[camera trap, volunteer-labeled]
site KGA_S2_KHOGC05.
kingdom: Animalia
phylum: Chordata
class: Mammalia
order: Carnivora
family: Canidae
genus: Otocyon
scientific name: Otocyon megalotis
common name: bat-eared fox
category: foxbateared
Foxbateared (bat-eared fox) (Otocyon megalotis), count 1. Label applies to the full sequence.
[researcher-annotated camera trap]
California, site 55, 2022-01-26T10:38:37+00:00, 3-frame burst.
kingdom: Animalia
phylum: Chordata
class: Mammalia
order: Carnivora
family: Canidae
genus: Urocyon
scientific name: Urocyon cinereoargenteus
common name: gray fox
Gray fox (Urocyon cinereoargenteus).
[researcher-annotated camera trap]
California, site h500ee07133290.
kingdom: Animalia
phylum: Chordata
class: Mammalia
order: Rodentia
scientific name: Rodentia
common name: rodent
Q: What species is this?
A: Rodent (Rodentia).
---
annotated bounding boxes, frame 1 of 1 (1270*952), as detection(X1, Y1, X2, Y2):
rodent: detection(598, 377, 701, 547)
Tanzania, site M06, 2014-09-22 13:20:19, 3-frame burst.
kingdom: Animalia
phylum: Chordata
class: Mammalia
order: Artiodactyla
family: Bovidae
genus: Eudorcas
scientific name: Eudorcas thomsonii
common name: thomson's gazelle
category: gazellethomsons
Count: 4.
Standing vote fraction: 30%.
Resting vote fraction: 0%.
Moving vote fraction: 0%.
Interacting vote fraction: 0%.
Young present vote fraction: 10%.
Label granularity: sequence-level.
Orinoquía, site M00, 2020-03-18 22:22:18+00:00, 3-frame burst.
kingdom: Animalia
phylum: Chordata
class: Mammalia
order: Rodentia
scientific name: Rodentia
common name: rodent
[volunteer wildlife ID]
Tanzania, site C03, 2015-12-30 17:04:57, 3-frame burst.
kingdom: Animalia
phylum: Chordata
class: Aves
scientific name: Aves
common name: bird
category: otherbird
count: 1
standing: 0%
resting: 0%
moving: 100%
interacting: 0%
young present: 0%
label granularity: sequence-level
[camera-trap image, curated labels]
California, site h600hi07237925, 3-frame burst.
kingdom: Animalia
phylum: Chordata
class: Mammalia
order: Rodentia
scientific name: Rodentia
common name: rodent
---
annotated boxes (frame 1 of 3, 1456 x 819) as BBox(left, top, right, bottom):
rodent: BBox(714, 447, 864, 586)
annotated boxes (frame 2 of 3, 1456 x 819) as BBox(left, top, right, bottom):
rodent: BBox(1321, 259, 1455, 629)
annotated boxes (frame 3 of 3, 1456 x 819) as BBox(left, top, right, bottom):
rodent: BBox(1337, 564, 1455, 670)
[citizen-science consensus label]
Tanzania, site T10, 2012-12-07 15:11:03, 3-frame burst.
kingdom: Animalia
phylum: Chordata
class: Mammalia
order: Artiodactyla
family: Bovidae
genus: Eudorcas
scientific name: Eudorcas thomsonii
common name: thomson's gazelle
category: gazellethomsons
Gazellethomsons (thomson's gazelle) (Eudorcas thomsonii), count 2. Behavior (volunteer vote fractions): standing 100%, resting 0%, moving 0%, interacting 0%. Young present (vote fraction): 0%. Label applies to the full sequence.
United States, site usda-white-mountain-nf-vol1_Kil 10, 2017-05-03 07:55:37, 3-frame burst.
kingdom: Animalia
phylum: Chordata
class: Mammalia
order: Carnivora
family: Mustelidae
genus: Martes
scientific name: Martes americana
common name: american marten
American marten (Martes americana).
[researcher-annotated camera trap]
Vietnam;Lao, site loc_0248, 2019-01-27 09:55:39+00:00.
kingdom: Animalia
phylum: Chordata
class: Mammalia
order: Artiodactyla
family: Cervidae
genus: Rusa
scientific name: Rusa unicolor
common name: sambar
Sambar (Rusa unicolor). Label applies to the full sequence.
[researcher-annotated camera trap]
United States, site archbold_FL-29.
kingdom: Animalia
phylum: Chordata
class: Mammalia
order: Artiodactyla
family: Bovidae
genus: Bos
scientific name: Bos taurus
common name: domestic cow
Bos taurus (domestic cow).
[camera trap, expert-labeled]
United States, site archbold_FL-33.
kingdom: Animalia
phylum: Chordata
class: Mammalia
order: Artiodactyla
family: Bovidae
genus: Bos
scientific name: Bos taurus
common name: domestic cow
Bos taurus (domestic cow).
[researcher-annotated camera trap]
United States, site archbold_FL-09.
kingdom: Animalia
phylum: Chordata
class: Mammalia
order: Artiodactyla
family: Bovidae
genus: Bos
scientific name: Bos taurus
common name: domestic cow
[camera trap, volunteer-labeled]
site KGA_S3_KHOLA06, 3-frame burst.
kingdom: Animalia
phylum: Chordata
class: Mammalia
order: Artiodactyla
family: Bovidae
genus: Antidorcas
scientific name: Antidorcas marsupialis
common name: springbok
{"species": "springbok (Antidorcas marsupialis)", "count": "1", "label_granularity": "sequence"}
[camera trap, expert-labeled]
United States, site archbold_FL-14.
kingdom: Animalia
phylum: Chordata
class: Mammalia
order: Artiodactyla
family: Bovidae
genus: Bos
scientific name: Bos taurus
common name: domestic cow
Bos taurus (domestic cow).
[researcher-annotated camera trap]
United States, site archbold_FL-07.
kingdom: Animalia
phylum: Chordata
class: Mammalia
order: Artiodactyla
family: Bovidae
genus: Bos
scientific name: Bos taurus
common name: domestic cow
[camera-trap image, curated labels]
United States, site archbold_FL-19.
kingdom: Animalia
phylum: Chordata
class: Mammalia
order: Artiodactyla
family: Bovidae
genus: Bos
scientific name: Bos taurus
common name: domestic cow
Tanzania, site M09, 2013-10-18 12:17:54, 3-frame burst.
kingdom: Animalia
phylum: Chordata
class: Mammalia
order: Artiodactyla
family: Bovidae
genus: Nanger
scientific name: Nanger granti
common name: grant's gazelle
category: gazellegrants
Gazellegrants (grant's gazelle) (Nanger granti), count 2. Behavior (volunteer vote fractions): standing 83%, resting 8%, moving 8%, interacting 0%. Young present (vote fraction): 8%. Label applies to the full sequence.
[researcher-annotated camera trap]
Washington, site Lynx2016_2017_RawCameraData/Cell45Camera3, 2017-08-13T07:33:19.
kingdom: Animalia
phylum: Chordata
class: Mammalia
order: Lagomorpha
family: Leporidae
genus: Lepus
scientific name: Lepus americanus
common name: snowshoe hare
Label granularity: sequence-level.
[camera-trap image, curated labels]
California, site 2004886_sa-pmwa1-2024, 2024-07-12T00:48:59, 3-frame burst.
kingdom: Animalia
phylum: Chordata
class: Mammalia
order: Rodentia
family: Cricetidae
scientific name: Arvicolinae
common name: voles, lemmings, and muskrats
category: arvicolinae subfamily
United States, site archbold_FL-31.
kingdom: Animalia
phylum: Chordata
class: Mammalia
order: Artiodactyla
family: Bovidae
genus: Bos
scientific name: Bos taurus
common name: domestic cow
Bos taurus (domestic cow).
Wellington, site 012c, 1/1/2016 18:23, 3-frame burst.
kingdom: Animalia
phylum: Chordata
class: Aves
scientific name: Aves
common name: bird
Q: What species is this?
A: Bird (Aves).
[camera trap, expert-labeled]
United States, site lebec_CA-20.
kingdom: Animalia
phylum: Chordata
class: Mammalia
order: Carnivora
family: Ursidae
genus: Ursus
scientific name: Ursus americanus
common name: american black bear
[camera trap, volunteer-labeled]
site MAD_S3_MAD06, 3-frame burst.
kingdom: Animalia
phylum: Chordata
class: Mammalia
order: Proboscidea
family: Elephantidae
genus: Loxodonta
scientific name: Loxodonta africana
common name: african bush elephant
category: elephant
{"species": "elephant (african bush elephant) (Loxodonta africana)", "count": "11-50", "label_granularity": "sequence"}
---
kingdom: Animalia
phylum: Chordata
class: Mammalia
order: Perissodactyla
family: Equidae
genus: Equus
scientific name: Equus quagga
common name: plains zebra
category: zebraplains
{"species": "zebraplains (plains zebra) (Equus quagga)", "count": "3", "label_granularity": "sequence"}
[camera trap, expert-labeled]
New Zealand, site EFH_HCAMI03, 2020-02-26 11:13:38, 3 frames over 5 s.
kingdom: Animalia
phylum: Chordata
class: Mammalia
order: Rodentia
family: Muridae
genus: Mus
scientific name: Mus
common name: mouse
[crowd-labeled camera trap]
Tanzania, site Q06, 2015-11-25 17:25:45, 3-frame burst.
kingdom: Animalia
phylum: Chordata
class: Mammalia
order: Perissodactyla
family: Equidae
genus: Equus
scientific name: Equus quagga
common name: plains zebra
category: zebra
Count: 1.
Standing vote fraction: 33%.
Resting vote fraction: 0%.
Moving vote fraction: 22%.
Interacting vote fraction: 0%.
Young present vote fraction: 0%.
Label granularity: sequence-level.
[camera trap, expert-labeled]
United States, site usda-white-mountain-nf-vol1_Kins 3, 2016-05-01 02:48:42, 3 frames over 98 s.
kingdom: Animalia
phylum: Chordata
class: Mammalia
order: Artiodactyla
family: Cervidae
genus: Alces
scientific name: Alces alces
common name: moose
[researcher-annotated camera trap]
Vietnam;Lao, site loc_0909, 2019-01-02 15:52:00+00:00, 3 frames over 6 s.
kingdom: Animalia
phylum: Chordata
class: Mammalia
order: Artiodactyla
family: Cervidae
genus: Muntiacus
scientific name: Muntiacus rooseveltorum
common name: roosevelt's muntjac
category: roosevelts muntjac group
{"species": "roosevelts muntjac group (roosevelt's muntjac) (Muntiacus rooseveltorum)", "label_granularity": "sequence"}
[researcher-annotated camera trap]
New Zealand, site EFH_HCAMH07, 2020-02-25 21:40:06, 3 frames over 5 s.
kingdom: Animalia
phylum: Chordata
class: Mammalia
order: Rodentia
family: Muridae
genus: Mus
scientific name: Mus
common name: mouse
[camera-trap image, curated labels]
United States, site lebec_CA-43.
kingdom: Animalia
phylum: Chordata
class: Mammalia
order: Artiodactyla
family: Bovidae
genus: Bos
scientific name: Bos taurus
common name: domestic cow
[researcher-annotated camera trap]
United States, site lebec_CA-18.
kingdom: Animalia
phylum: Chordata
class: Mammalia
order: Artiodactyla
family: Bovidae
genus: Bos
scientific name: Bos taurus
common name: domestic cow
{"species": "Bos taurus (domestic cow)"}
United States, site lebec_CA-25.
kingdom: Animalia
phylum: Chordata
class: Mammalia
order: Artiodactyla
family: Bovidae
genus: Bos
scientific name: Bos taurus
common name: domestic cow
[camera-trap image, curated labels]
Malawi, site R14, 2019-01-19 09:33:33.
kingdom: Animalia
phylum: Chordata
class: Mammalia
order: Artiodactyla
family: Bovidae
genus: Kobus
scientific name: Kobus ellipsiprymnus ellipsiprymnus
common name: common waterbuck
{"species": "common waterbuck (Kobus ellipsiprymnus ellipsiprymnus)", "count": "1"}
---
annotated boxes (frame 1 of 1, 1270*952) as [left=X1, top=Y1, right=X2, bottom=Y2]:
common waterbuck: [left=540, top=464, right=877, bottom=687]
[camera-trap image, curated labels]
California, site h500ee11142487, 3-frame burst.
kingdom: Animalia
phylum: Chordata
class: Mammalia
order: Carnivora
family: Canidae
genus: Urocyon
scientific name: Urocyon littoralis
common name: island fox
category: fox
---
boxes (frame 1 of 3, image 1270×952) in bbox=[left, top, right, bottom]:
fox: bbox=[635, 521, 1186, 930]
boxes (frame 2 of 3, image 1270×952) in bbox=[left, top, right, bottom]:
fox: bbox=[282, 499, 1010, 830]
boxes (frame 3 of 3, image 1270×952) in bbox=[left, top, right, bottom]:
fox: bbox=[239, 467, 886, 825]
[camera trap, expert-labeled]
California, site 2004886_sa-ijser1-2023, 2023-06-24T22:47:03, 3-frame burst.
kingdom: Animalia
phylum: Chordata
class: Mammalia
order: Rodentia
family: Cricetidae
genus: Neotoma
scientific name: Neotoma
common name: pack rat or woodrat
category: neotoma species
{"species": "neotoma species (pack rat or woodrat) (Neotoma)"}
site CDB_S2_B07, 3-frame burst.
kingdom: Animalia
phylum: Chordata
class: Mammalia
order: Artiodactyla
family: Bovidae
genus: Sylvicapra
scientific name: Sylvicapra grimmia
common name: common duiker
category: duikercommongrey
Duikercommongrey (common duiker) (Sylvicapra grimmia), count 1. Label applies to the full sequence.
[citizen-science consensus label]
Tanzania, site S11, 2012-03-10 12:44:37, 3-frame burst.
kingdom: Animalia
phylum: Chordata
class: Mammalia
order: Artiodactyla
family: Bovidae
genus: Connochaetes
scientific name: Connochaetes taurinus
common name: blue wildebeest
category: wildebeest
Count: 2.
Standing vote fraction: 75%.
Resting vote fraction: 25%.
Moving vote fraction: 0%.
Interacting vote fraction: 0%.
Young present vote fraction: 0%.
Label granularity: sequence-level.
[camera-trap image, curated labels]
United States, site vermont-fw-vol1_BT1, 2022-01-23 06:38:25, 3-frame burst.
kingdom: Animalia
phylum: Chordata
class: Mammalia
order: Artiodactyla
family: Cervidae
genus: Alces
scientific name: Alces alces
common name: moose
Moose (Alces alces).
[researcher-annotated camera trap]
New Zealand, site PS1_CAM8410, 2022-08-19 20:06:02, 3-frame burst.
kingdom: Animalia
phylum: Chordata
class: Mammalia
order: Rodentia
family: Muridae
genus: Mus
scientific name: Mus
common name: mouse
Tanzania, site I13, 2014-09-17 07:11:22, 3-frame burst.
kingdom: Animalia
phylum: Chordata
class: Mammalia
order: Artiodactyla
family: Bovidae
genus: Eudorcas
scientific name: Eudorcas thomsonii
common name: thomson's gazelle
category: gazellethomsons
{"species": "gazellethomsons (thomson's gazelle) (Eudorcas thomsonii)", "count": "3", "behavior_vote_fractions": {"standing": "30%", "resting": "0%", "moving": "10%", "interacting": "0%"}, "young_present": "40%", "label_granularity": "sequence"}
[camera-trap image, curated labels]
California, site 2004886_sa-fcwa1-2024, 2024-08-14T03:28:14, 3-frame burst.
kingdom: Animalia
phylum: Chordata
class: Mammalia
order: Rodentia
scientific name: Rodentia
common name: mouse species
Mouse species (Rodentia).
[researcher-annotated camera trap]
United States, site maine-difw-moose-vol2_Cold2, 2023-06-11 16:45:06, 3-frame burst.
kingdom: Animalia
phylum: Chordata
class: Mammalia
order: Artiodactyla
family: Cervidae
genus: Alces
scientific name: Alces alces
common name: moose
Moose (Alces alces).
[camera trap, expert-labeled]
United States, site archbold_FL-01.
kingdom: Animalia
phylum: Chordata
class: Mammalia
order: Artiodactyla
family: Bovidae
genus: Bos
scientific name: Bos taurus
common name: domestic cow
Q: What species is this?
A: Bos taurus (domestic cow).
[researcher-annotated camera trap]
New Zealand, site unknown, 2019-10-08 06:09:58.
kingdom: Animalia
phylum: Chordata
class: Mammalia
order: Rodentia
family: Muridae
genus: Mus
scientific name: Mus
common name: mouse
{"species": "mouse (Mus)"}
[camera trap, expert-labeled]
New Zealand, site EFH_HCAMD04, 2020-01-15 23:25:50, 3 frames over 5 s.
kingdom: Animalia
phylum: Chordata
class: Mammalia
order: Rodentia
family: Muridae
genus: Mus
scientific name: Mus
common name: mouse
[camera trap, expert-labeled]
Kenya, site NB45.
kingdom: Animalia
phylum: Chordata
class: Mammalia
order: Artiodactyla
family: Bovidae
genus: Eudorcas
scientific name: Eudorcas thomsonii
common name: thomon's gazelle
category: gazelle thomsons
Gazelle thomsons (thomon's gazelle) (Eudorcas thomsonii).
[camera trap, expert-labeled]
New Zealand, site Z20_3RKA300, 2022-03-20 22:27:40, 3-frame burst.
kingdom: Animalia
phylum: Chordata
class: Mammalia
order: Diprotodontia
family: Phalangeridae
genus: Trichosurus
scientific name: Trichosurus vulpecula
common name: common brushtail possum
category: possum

----

Problem to solve → Whenever a line in the data holds "africana", copy that line.

Exercise response →
scientific name: Loxodonta africana
{"species": "elephant (african bush elephant) (Loxodonta africana)", "count": "11-50", "label_granularity": "sequence"}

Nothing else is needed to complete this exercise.